**Required action 1**
In the passage on modeling GlyR ICDs, what two factors made an in silico method necessary?
**Required action 2**
Please list every bracketed reference number that the passage on modeling GlyR ICDs cites.
**Required action 3**
Carry on writing the passage on modeling GlyR ICDs, starting after its final sentence.

All the results presented here were generated using a computational approach involving ab initio model generation and MD simulations. There are still a number of well-recorded potential errors in these and related software programs, which have particular difficulty in generating multimeric proteins and loop regions [41,42]. Nevertheless, in silico approaches have proved useful and are continually improving; not only have they led to increasingly accurate predictions, but they are often the only practical route to obtaining data. Here, an in silico method was necessary due to the size and intrinsic disorder of GlyR ICDs, which have largely prevented experimentally solved structures from being useful; some previous experimental attempts have, for example, resulted in low-resolution “blob-ology” [6]. Our models and simulations are therefore useful in creating hypotheses which can be further tested, and they provide a starting point for future research and development.

**Extracted records**
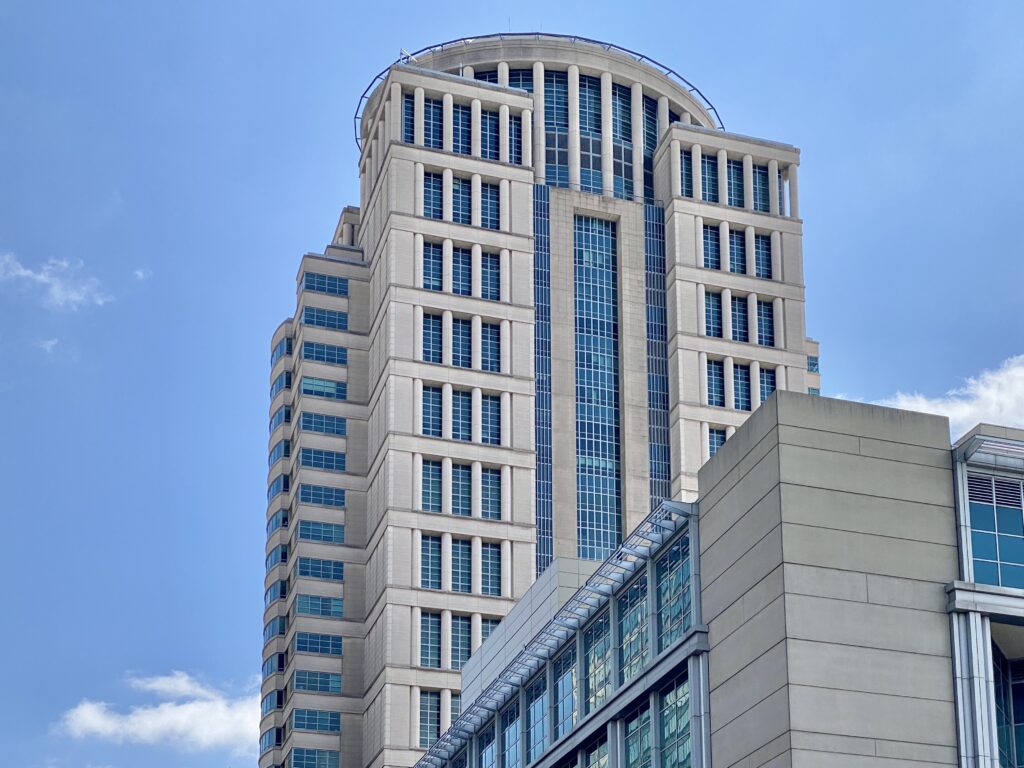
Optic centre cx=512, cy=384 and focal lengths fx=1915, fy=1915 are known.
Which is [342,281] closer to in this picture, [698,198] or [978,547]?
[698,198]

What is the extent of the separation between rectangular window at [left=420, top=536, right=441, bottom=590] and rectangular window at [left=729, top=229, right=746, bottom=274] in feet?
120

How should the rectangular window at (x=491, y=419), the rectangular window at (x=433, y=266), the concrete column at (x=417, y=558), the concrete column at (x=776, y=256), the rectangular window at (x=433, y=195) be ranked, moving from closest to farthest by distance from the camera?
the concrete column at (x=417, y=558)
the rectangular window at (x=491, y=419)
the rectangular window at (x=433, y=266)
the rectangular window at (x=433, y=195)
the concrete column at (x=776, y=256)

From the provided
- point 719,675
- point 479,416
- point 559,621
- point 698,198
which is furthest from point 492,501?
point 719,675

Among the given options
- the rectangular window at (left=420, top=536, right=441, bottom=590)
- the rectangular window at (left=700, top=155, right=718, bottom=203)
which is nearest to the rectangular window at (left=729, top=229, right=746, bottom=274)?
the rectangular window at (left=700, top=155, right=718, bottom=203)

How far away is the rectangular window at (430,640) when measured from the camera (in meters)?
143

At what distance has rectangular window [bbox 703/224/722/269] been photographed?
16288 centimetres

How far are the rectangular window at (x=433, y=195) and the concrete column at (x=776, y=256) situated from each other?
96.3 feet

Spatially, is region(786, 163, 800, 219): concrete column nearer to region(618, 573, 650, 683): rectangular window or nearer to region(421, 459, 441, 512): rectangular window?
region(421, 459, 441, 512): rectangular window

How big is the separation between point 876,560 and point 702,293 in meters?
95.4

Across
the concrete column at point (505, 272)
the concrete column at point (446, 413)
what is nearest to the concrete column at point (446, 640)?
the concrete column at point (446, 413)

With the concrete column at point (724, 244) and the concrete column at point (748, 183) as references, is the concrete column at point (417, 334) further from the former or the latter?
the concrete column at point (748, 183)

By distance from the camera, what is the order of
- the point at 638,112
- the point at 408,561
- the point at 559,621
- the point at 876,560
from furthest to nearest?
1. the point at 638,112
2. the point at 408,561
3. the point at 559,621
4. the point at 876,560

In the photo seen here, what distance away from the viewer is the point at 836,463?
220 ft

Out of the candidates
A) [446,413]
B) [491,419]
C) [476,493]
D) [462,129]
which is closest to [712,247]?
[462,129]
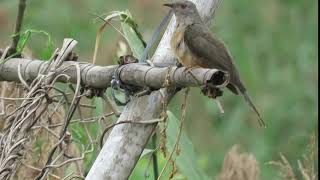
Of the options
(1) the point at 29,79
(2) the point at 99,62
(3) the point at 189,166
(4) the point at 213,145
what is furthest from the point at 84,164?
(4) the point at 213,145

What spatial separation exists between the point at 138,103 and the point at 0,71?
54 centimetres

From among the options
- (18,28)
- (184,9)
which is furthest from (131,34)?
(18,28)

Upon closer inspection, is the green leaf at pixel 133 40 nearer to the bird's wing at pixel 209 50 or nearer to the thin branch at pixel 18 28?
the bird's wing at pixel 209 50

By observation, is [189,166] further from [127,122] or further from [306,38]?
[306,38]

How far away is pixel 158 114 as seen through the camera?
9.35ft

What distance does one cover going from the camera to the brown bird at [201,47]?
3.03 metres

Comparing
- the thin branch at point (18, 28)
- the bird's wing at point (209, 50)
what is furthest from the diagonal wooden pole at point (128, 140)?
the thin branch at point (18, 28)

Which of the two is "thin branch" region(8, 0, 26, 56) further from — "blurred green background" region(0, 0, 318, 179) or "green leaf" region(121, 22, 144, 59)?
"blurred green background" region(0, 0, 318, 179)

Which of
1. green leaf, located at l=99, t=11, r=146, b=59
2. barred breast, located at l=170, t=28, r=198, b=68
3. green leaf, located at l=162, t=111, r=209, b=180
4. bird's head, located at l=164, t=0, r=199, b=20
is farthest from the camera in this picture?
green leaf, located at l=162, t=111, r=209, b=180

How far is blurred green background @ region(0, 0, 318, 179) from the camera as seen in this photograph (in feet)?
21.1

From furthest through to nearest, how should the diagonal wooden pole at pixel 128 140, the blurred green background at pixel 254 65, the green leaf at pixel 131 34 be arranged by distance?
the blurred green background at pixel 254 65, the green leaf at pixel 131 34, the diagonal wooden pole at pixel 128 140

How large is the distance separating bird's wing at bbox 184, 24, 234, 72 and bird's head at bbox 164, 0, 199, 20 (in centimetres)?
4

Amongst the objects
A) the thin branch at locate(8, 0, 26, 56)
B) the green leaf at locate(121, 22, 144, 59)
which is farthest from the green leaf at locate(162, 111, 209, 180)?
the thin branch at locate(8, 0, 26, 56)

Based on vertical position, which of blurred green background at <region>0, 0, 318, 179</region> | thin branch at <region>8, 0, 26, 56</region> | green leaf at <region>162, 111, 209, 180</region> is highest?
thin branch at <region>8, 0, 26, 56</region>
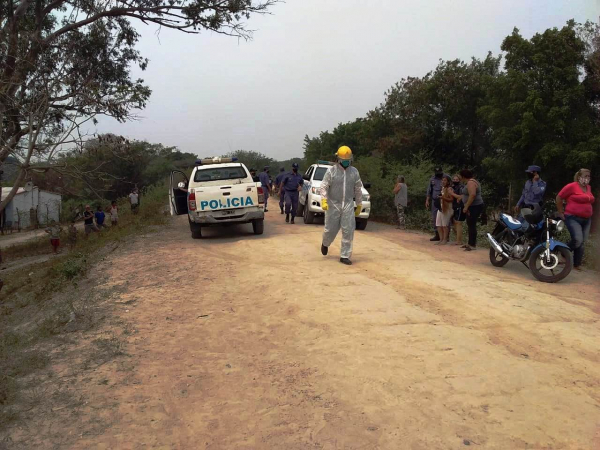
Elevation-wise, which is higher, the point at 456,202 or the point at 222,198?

**Exercise response 1**
The size and intrinsic disorder of GlyR ICDs.

**Exercise response 2**
41, 42, 6

**Exercise response 3**
5. Conclusions

In conclusion, this study reveals likely features of the previously unknown structure, stability, and flexibility of the GlyR ICD. As no structures of this region in the GlyR are currently available, we used a bioinformatic approach to generate plausible models of the ICDs of three different GlyRs: one homomeric receptor (5α₁) and two heteromeric receptors (4α₁:1β and 4α₂:1β). These were then subjected to MD simulations to improve accuracy. The outputs revealed more compact structures than our initial models suggested, with an increased number of intracellular interactions. Our data also indicated that the type of α subunit could influence the flexibility of the β subunit, with the β subunit ICD in 4α2β1 receptors likely having greater flexibility compared to the 4α1β1 GlyR. This structural diversity of GlyR ICDs may be related to the functional diversity of different GlyR isoforms.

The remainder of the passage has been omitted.